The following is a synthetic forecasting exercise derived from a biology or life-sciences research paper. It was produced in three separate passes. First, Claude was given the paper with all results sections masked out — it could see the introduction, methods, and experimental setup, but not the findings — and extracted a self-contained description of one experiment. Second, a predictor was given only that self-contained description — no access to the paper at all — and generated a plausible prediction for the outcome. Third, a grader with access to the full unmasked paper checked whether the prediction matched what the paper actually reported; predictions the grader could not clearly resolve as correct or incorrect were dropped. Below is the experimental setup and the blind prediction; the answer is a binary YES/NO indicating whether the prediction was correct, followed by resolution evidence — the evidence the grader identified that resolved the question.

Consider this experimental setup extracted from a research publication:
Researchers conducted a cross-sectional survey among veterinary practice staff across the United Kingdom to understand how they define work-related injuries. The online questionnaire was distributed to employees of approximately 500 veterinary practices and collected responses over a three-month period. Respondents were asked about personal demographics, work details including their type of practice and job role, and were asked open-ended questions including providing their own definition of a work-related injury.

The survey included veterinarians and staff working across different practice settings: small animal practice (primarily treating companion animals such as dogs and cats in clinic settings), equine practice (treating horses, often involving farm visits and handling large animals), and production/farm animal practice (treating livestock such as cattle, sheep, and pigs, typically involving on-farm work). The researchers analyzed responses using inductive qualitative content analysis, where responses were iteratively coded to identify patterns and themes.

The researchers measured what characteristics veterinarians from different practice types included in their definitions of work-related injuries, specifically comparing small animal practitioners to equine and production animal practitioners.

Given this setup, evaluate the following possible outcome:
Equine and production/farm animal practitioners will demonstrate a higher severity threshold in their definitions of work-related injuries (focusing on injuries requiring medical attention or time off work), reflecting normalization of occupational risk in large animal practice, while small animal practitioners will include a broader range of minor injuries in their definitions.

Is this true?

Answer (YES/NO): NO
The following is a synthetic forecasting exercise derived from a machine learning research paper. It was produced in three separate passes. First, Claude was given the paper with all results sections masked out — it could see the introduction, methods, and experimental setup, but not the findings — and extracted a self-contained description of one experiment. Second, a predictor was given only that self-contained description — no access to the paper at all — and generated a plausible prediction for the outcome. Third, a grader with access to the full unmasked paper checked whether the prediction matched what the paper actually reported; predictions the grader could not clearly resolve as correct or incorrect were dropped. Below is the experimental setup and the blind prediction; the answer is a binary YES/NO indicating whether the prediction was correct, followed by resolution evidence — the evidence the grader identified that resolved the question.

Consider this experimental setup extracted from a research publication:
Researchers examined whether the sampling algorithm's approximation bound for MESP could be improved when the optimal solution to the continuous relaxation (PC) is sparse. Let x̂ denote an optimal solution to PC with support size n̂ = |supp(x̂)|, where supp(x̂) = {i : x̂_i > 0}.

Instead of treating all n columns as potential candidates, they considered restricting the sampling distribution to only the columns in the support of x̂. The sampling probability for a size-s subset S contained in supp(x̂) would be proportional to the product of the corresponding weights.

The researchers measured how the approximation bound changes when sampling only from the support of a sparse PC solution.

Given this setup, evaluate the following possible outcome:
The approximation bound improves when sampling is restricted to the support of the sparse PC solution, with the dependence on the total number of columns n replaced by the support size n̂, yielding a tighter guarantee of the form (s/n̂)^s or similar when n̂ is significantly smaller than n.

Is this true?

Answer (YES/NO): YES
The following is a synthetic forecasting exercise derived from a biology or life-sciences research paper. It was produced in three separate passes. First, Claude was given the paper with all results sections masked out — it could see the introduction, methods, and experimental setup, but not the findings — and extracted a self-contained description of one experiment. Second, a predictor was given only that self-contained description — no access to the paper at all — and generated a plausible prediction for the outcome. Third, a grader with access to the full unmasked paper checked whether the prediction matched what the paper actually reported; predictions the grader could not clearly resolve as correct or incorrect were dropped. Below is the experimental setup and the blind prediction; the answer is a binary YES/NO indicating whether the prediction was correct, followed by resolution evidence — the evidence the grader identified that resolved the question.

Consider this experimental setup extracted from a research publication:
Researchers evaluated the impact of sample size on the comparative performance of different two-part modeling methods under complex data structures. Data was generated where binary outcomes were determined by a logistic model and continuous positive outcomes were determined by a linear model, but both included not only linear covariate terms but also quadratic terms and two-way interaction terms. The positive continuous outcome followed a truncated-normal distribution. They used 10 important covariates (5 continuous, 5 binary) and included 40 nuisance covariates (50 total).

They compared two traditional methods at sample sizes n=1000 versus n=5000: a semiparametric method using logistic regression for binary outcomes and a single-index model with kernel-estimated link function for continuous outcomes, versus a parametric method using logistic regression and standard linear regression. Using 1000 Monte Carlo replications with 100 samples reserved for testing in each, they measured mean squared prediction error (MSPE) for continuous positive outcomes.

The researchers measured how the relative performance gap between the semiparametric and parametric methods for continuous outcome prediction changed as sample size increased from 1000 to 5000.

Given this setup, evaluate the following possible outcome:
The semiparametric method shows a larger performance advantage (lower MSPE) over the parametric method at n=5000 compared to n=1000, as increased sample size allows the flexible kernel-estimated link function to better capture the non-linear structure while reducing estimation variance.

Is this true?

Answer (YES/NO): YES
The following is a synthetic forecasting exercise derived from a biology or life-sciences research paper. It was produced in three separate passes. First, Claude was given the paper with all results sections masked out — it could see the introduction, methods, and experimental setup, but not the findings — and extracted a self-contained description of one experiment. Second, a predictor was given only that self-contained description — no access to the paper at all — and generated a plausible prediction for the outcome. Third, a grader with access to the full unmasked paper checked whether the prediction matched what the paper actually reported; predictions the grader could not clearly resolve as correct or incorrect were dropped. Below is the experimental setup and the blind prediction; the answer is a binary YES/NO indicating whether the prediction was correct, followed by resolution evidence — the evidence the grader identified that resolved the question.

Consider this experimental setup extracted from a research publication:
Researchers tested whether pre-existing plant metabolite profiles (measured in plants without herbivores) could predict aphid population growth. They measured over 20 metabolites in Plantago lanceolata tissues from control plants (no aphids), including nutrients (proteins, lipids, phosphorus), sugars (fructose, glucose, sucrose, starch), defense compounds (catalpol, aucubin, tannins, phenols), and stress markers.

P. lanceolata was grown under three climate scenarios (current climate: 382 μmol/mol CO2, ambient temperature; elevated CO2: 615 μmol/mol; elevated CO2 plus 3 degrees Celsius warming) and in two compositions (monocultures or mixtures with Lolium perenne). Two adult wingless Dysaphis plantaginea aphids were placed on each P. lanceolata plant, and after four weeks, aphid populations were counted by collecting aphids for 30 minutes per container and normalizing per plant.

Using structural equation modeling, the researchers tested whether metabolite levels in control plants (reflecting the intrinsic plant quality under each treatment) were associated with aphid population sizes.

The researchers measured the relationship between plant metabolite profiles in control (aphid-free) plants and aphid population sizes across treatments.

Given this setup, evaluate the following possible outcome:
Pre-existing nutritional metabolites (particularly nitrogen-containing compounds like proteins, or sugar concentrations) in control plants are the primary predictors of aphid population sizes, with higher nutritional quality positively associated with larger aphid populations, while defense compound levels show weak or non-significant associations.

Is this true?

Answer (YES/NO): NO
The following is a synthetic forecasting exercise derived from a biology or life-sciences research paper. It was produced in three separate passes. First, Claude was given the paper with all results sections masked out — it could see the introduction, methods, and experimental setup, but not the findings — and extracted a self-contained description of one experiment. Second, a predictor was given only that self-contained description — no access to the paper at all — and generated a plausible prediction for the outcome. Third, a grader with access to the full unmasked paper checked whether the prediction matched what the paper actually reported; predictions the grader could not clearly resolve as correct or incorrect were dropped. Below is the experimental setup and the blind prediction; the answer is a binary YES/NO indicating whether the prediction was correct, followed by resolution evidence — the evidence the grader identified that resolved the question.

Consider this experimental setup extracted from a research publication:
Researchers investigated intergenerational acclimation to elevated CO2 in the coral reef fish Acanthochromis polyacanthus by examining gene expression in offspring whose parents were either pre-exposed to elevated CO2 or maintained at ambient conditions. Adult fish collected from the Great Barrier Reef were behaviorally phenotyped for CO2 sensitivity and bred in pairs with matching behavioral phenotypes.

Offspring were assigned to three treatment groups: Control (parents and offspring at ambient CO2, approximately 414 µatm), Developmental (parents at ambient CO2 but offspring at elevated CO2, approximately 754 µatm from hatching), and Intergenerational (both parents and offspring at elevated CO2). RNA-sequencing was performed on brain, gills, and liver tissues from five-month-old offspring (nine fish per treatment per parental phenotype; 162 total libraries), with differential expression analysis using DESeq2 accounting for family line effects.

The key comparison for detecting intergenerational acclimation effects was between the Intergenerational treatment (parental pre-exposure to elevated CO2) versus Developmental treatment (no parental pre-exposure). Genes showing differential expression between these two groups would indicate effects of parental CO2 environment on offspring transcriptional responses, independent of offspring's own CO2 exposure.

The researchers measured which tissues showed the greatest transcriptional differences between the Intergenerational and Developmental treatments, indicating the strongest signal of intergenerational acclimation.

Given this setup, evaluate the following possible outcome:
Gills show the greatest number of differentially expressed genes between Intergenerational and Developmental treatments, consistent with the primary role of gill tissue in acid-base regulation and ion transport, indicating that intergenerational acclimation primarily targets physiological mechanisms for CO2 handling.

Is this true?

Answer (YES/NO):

» **Work task**
How many lines in the entries above hold the string "distribution"? Answer with the number and nothing more.

» **Answer for the task**
2